The Avalanche, who will bring at least eight of its team members, will put on a clinic that is free and open to the public. If time permits, the Avalanche will scrimmage with the Steamboat Springs Natives.
The event is scheduled to last for about two hours.
John Steele, who plays for the Natives, said the clinic was an opportunity for those unfamiliar with sled hockey to try out the sport.

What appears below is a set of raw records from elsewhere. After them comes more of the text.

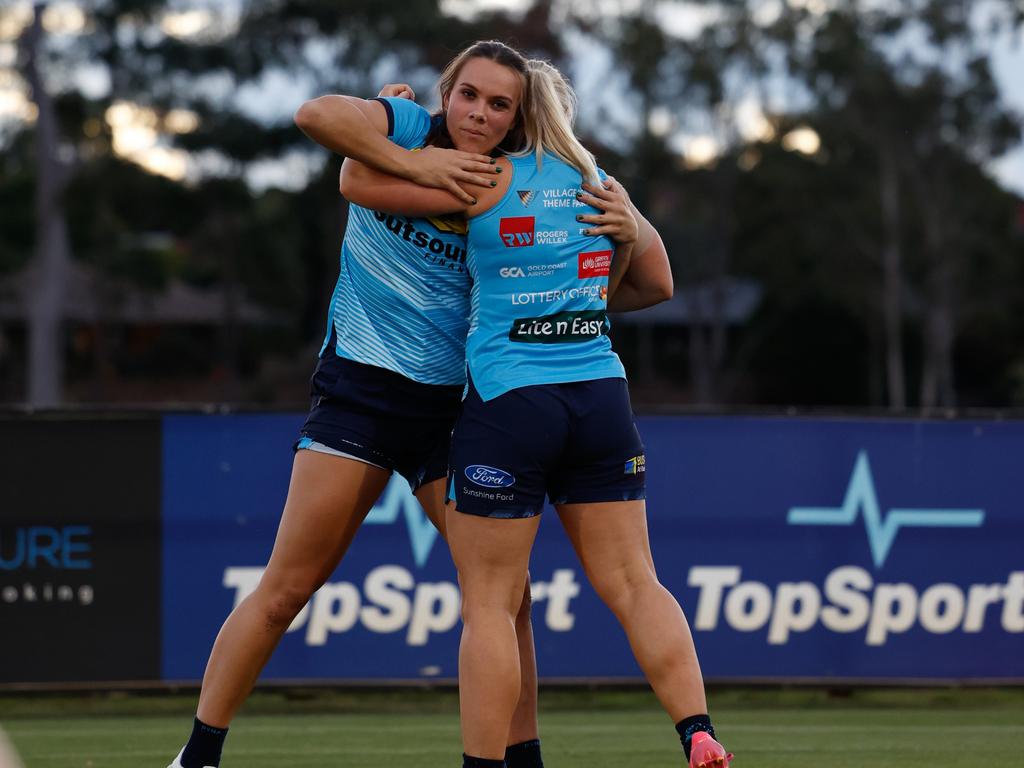 Grey warming up at Titans training. Picture: Titans Media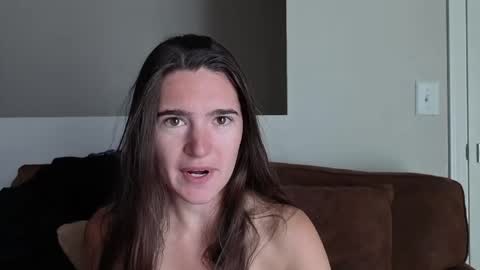 Bambi Farrina online show from May 22, 4:05 pm
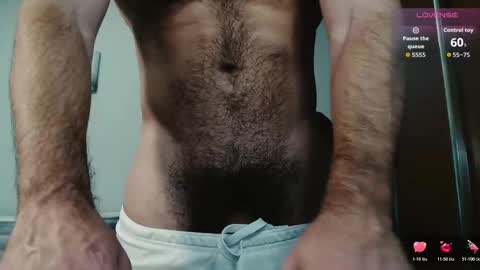 Snapshot of myhairymacho chatting on December 17, 7:42 pm Juan OF myhairymacho online show from December 17, 7:42 pm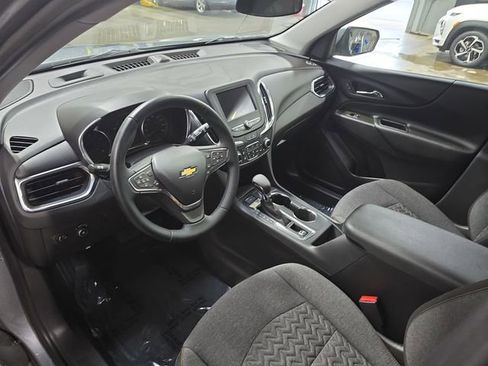 Used 2024 Chevrolet Equinox LT image 18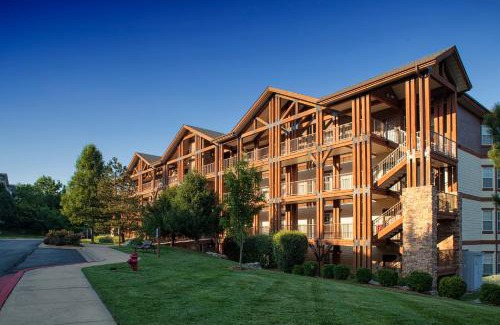 Branson Hotel | Oceanfront Escape at Palace View Resort by Spinnaker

Sled hockey, or sledge hockey, originated in Canada and was adopted in Colorado several years ago. It is played mainly by people who have lower extremity disabilities.
But in the United States, a sled hockey team can have as many as three able-bodied individuals on its roster.
The Natives, who currently have four members on their team, are just one of two squads in Colorado. The Avalanche is the other team.
"It can get quite rough," said Steele, who has been involved with the sport for the past several years. "It's not quite as fast as regular hockey, but there's still checking. It's kind of exciting."
Members of the Natives include Craig Kennedy, Jeremy Robertson, Ryan Baker and Steele.
Haley Miller, who coaches the Denver team, said the clinic offers people a chance to get out on the ice and skate around in hockey sleds.
Sled hockey rules and regulations are about the same as they are in regular hockey. The only major difference is that in sled hockey players use additional equipment. The player is seated on a sled, which is affixed to two skate blades under the seat.
Two short sticks are used, which have metal picks on the butt ends of them to help the players propel themselves or shoot or pass the puck. Players use their arms to propel themselves by digging the picks into the ice and pulling themselves forward.
Miller, whose team competes in hockey sled tournaments in other states, said Saturday's event was an opportune time for players to compete against friends and family.
Steele said he was thankful for the private donations he received that helped his teammates purchase the necessary hockey equipment.
Sled hockey is a must try for anyone, Miller said.
"It's fun, it's exciting," Miller said. "It's a great workout, and anyone who likes hockey will fall in love with sled hockey."